[Data for analysis — start]

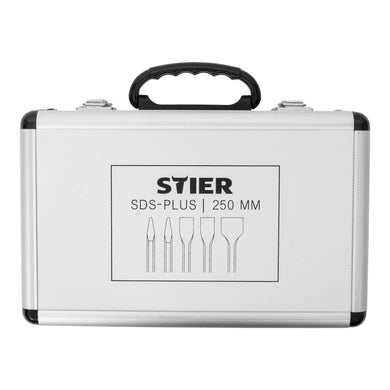 STIER SDS-Plus chisel set, 5 pieces, 250 mm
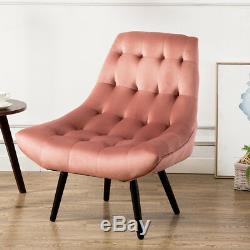 Crush Velvet Occasional Accent Chair Dining Chair Upholstered Bedroom Dress Sofa
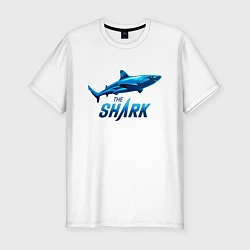 Футболка slim-fit Акула The Shark, цвет: белый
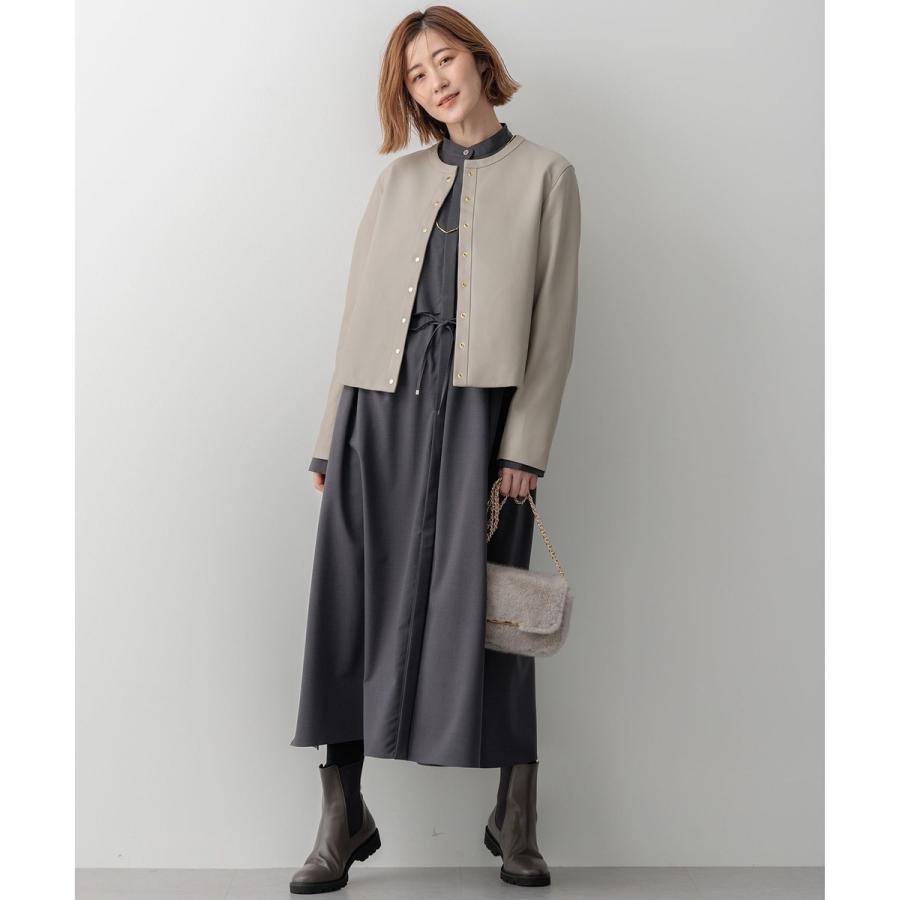 23区（ニジュウサンク） ラムレザー ノーカラージャケット : マルイ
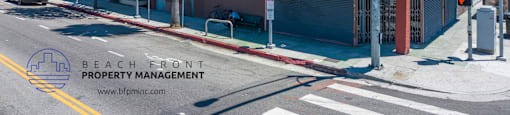 the beachfront property management building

[Data for analysis — finish]

> What is required: Pictures aside, restate the entries word for word.

> Completed exercise:
 STIER SDS-Plus chisel set, 5 pieces, 250 mm
 Crush Velvet Occasional Accent Chair Dining Chair Upholstered Bedroom Dress Sofa
 Футболка slim-fit Акула The Shark, цвет: белый
 23区（ニジュウサンク） ラムレザー ノーカラージャケット : マルイ
 the beachfront property management building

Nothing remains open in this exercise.